*EXTRACTED MATERIAL*:
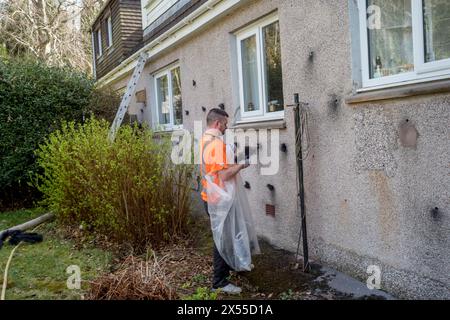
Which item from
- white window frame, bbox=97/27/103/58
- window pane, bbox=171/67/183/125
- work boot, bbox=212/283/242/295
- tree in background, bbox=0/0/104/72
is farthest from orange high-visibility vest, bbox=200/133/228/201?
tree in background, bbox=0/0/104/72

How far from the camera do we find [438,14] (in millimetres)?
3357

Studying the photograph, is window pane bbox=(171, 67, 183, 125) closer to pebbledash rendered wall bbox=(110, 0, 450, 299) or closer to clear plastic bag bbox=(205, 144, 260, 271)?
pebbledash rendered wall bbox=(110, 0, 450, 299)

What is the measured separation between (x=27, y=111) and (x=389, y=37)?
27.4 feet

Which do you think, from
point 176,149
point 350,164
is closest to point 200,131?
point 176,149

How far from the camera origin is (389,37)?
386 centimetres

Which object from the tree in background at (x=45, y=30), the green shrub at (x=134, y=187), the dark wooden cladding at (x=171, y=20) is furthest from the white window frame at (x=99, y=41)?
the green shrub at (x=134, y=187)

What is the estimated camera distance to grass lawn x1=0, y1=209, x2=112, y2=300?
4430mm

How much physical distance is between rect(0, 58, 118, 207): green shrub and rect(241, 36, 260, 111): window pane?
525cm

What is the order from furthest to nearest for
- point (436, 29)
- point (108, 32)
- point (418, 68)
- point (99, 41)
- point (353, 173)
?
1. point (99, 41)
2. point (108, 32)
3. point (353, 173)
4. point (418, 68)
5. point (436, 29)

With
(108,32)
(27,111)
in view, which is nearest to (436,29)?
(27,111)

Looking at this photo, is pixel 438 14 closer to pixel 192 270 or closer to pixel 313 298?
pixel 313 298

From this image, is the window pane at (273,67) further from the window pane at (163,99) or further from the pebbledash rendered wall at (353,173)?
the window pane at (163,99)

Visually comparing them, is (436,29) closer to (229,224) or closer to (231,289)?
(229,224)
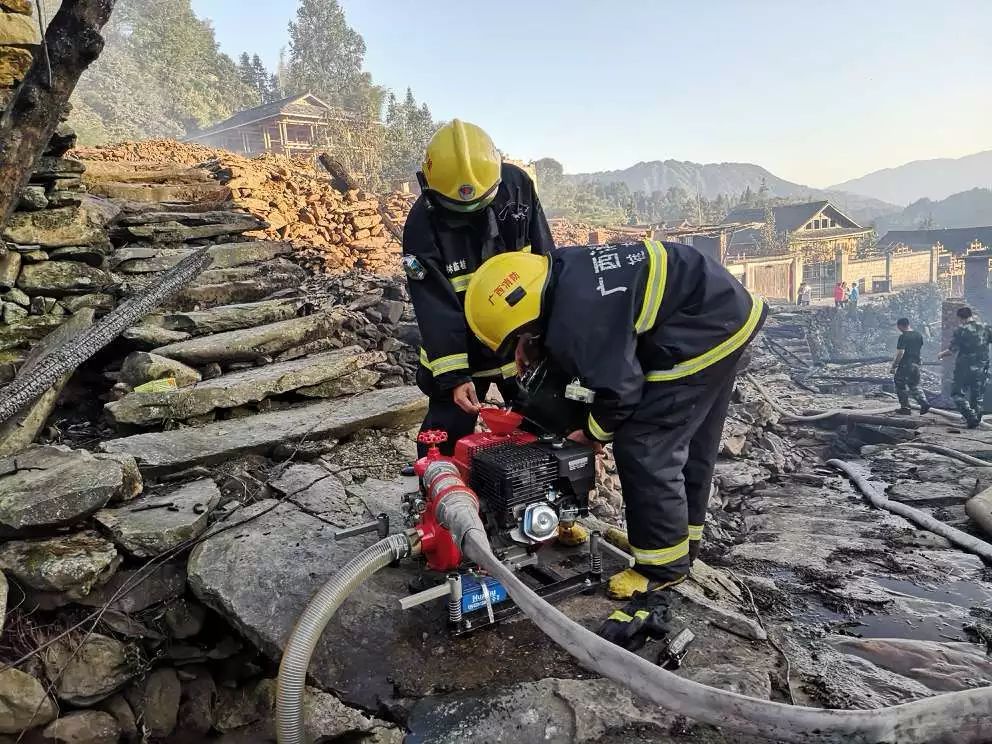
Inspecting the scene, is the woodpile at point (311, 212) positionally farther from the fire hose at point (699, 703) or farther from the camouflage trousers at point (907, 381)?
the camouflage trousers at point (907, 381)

--

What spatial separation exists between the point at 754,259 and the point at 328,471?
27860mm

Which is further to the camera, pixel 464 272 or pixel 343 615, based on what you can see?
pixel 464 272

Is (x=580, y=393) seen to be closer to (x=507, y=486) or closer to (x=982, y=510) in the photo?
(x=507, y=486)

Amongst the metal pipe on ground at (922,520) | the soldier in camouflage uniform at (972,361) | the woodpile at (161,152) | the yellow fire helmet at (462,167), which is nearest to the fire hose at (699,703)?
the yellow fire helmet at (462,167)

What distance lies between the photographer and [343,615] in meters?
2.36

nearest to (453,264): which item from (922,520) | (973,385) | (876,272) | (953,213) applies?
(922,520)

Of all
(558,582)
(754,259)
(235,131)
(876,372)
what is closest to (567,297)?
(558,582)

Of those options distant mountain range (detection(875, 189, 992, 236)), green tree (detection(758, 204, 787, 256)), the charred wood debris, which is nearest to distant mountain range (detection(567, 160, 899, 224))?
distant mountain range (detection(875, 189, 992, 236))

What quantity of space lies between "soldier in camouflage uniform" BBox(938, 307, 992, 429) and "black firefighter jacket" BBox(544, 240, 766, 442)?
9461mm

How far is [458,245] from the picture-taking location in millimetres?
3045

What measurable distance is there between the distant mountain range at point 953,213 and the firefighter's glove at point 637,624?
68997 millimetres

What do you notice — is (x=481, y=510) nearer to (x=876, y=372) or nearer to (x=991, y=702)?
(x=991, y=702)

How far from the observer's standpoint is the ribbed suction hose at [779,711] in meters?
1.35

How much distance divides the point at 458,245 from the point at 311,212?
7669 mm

*WHAT IS BEING ASKED*: State the number of lines in the items above that contain the string "detection", treating case as significant. Reply with the number only.

*PROBLEM SOLUTION*: 2